Whitacre, the post-bankruptcy GM chairman who replaced Fritz Henderson as CEO in December 2009, hired his former AT&T colleague to be vice president for global public policy in 2010. It was the current chairman and CEO, Dan Akerson, who moved Ferguson to Detroit to become GM vice president for global Cadillac, a new position at the corporation, last October. The U.S. vice president for Cadillac, Don Butler, and Cadillac’s chief engineer, Dave Leone, as well as Cadillac’s design staff report to Ferguson.
Car guys might worry about how much influence Ferguson exerts over design and engineering. So far, Ferguson seems to be concentrating on the same issues raised about Cadillac since even before the GM bankruptcy. Ferguson disabused the rumor that Cadillac will soften its Art & Science design language to help sales in China, where Buick styling has long been the preference.
“The testing shows that our styling does very well in China,” he says. “I think our American luxury styling is a great advantage in China. Not a disadvantage.”
The disquieting part of his response is that GM still relies that heavily on clinics. Clinical research seems to be supporting the question of whether Cadillac will move forward with a Mercedes-Benz S-Class competitor and/or an even more upscale ultra-luxury flagship based on the Ciel concept, though Ferguson was non-committal.
“I can tell you that we’re working hard and looking hard at a full line of Cadillac products. The notion of having a larger Cadillac or a flagship Cadillac is intriguing, and certainly the marketing research says there’s opportunity.”
So why not go ahead and do it? One or both?
“We’re looking hard at it,” Ferguson says, adding the age-old future product cliché, “Stay tuned.”

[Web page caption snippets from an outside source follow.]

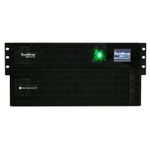 ИБП Systeme Electric Smart-Save Online SRTSE6KRTXLIEC-NC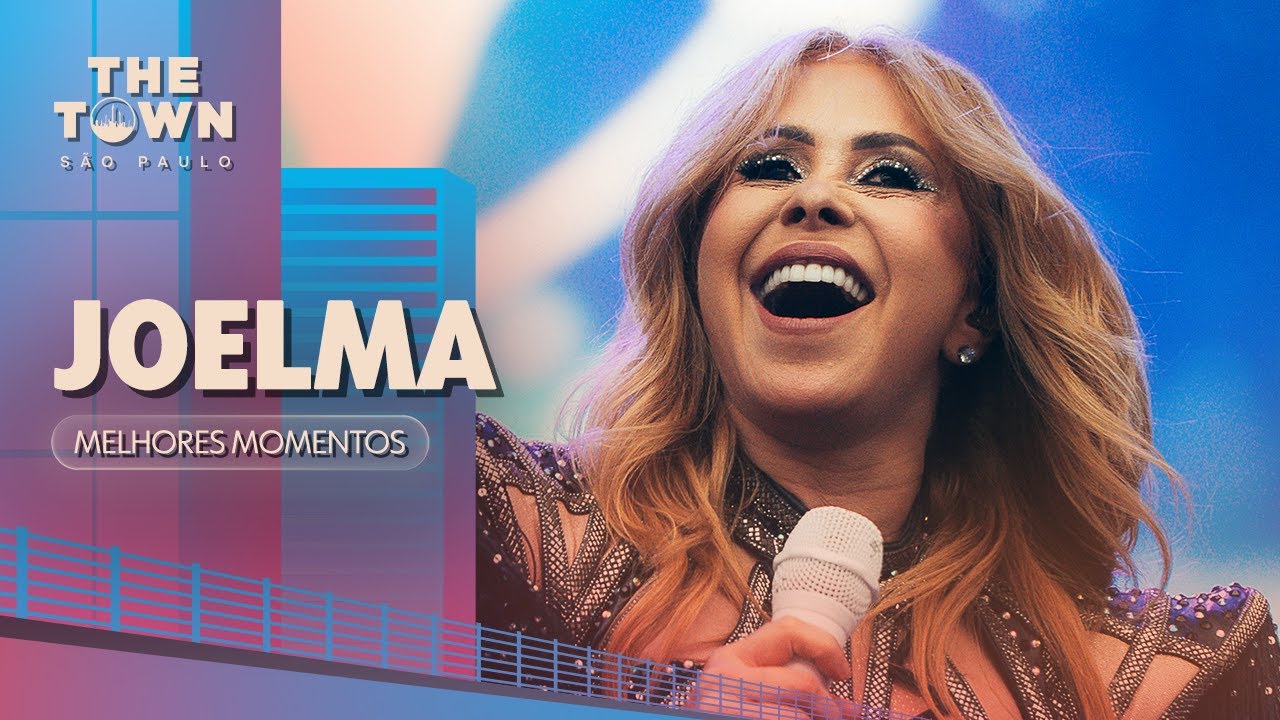 Joelma, Dona Onete, Gaby Amarantos e Zaynara no The Town | Melhores Momentos | #TheTownNoMultishow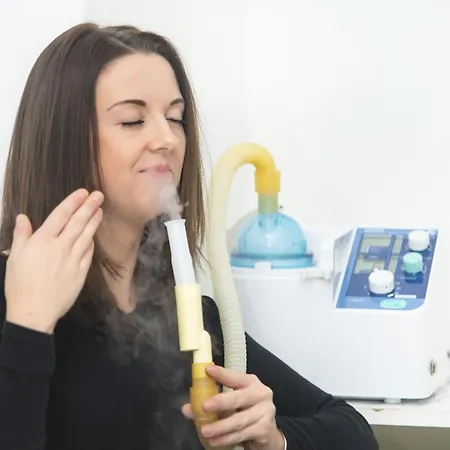 Savoy & Hotel Františkovy Lázně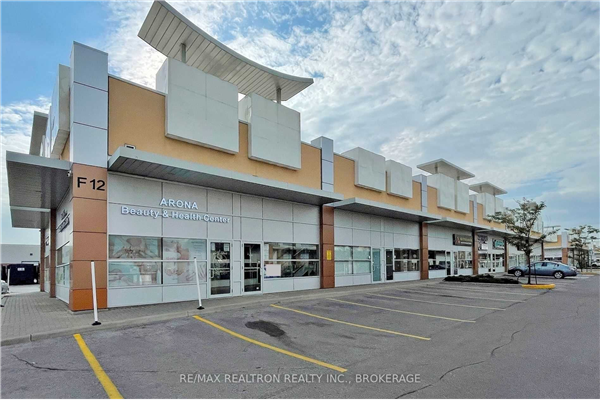 101 Lebovic Ave, Toronto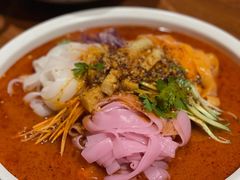 精品凉皮-天山集市(和家乐广场店)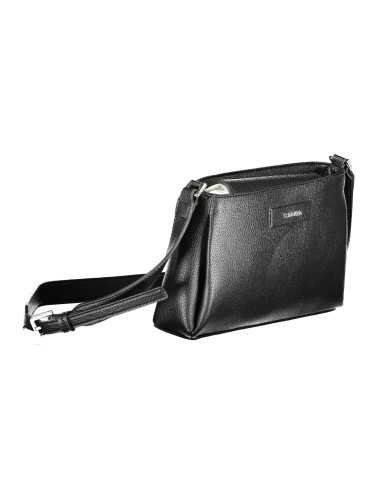 CALVIN KLEIN WOMEN'S BAG BLACK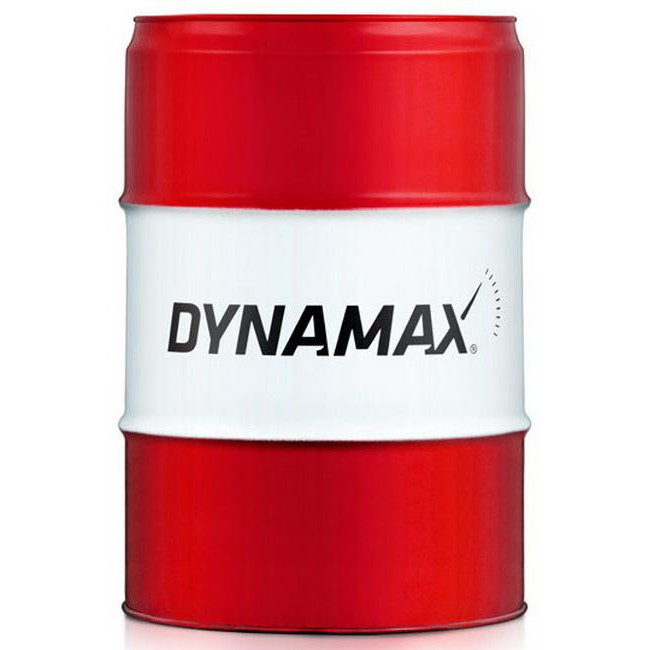 Dynamax UNI PLUS 10W-40 60л - зображення 1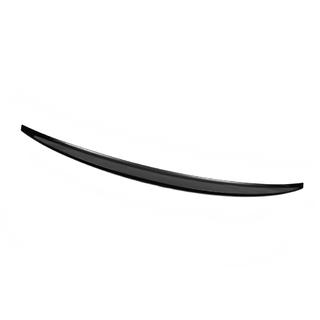 LIP spojler (Sunplex, črn) (115,4 cm x 6 cm) fotografija 2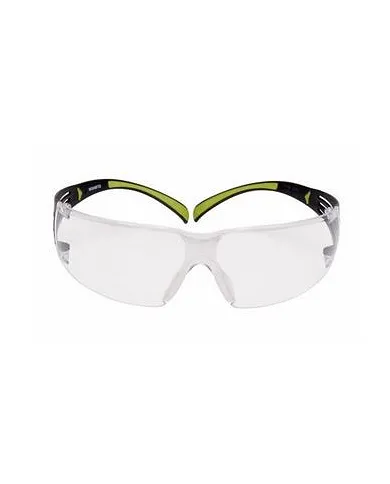 comprar Gafas de seguridad lente incolora SecureFit™ 400. SF401AF 3M™ de 3M - Ocular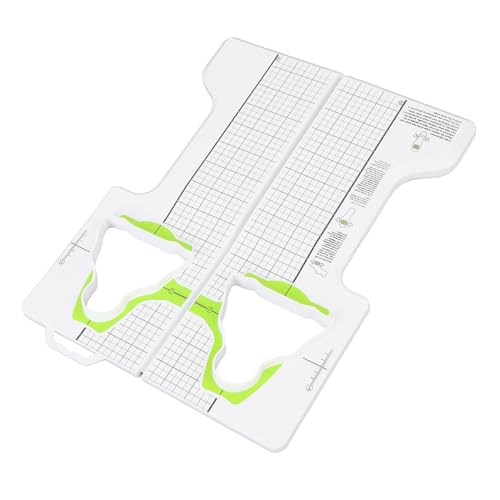 Althwuyuペダルクリートアラインメントツール、SPD SLロードバイクペダル用のフィッティングガイド、簡単な配置サイクリングアクセサリー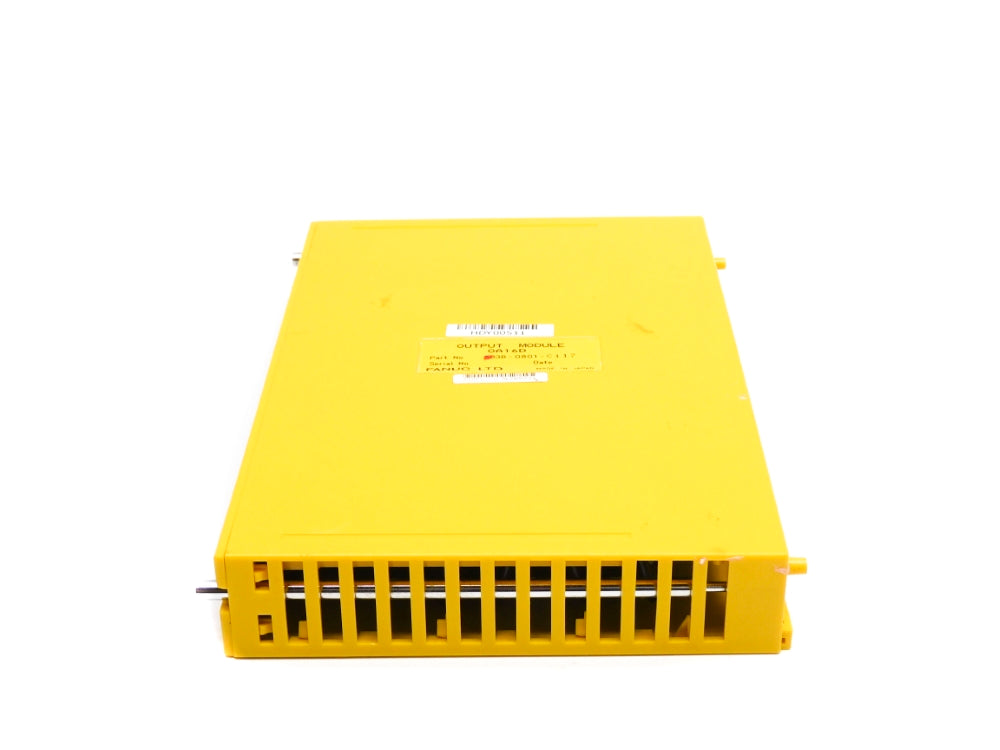 FANUC A03B-0801-C117 OA16D UNMP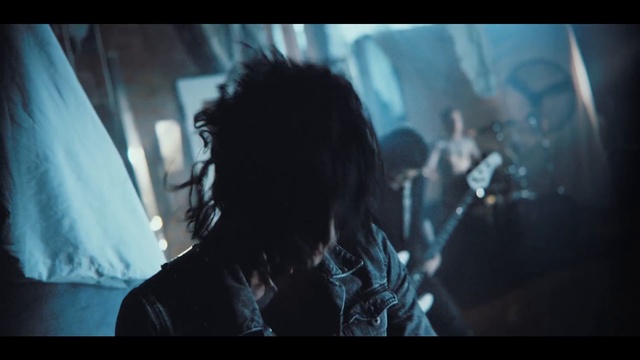 Asking Alexandria - Let it Sleep (2016) смотреть онлайн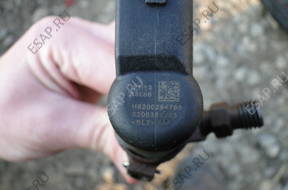 Форсунка  Renault 1.5 DCI SIEMENS H8200294788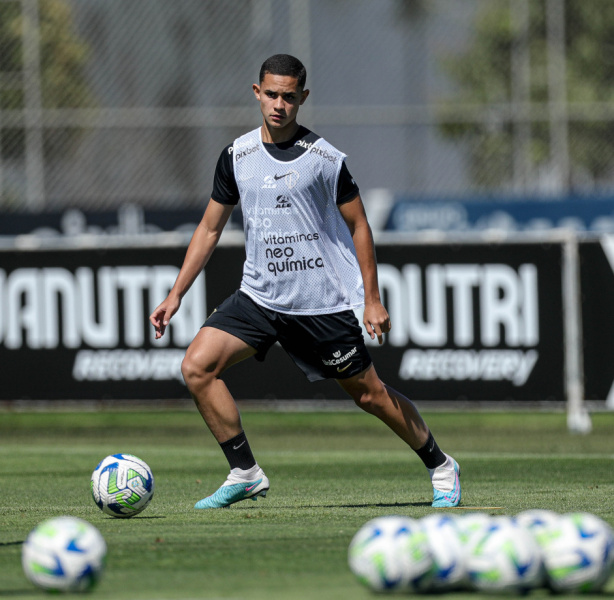 Notícias do Corinthians - Central do Timão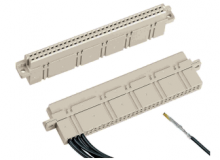 09020643214 | HARTING | розетка кримп 64к. 09020643214 | HARTING | розетка кримп 64к.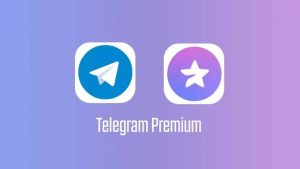 Telegram premium feature 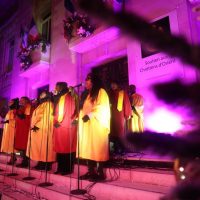 Gospel For All à Saint Mandé gospel St Mandé
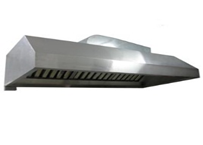 Chụp thông gió lọc mỡ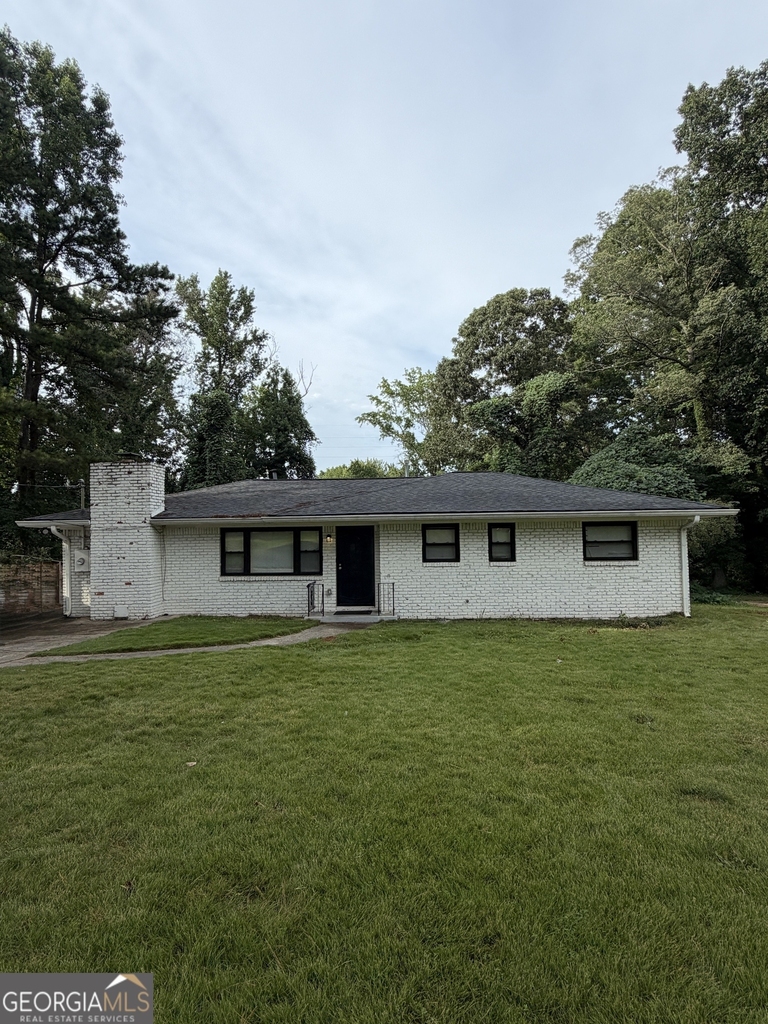 1858 Glen Echo Drive - Photo 0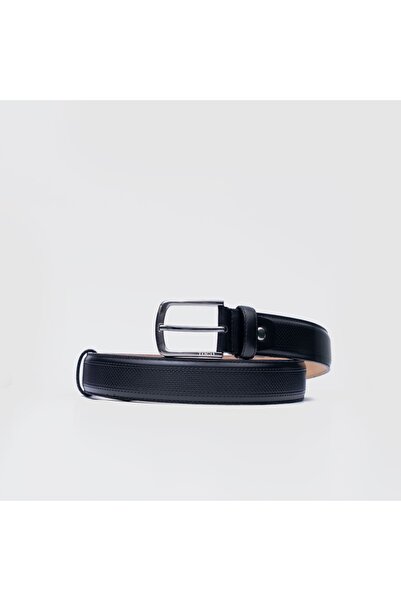 TOGO Erkek Klasik 3,5cm Kemer [960056]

What about Detroit buzz that has Dan Akerson and company cutting corners on product development in order to raise GM stock value?
“I think there’s a strong commitment to growing Cadillac and the resources will be there to do that,” he says, adding, when pressed harder, “I’m confident there’s an understanding and a strong commitment to that.”
Ferguson didn’t quite hold back on the prospect of adding a coupe model to the ATS sedan. Cadillac showed an ATS coupe concept to journalists way back in 2009.
“Our initial plans for ATS that you describe are still our plans,” he says. “That’s a great car, and we need to have variations of it, and we will.”
The original plans didn’t call for a wagon, which Ferguson dismisses outright, or a convertible built off the notch-roof coupe. Even with the European market in the tank, Cadillac will attempt another assault, including with a new diesel engine based on current engine architecture.
Eventually, after I reveal that I came to Detroit from inside the Beltway myself nearly seventeen years ago, the conversation turns back to Ferguson’s car guy status.
“I love cars. And I’ve always had a fascination for cars. I’m a business guy who’s had a passion for cars.”
Any stand out?
“I’ve loved the CTS-V. I’ve loved it since it came out on the market. I love pony cars. Always thought the Camaro was great. My first car was a Mustang.”
It was a 1976 Ford Mustang II. In Ferguson’s defense, no American car was good by 1976. Anyway, his Mustang II had the 302 V-8.